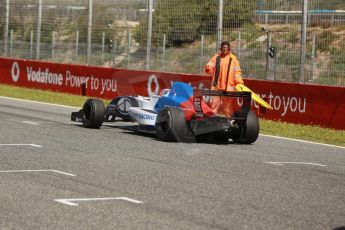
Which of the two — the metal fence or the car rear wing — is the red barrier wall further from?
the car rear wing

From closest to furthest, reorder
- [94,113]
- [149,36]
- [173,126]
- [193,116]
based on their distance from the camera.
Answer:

---

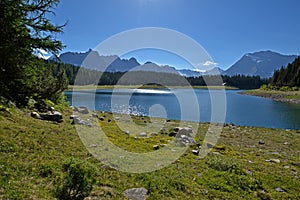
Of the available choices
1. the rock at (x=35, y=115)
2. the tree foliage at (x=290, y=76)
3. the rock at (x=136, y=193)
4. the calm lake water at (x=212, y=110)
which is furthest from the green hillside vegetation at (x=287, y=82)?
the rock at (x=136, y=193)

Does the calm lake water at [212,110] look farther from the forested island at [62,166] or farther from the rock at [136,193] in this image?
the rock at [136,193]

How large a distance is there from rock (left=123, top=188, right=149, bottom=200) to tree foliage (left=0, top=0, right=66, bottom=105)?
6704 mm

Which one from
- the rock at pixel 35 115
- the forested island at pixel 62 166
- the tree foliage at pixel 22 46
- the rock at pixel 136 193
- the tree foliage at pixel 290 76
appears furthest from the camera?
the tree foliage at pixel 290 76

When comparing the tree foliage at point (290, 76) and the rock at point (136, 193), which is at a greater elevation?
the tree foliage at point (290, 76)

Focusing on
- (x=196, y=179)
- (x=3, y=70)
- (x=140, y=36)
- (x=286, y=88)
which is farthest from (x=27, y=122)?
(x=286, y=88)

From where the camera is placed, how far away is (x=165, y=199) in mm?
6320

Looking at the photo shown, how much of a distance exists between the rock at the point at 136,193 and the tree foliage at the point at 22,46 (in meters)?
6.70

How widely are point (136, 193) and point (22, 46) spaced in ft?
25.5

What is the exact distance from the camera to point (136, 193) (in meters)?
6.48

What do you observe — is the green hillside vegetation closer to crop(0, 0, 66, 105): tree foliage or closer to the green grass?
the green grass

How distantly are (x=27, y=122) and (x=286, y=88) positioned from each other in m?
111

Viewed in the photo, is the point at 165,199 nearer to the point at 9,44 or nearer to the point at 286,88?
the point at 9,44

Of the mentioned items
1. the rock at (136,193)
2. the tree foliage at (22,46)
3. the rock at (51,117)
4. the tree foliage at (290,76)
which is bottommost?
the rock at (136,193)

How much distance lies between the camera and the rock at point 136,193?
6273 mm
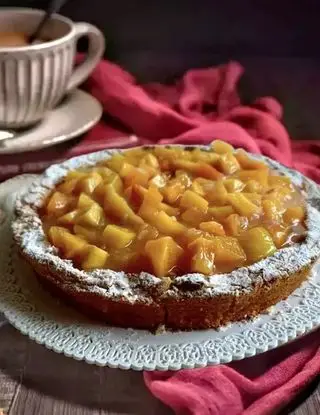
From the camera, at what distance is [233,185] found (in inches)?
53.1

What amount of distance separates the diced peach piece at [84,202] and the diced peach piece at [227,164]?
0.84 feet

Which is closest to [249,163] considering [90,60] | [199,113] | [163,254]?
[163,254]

==

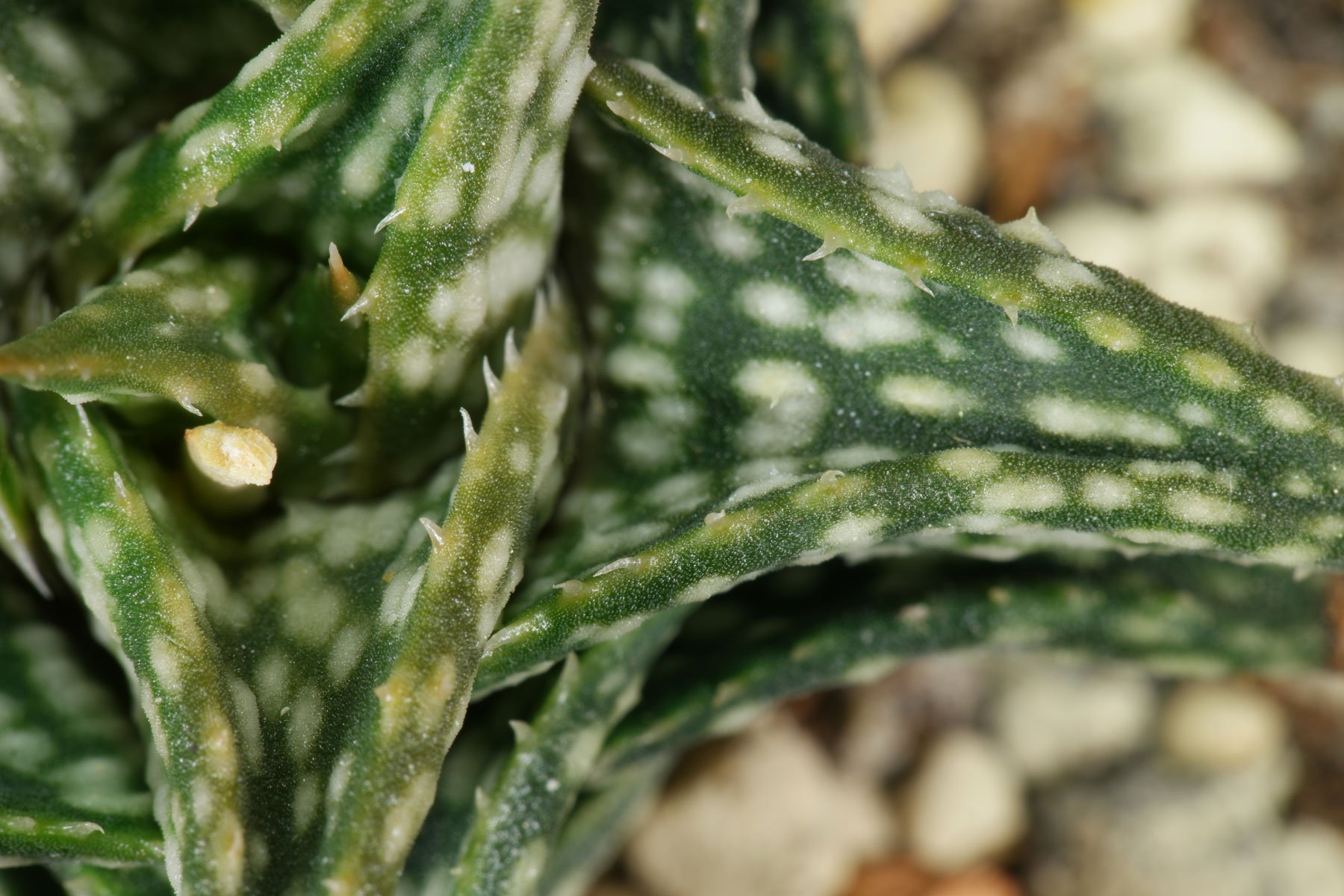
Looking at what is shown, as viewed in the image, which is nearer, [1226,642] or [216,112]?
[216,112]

→ **TASK BRIEF**: Copy each line above that contains the string "lake", treating uppercase and lowercase letters as distinct.

→ **THE ANSWER**:
4. the calm lake water at (x=212, y=110)
Does the calm lake water at [212,110] look farther from the forested island at [62,166] or farther from the rock at [136,193] in this image?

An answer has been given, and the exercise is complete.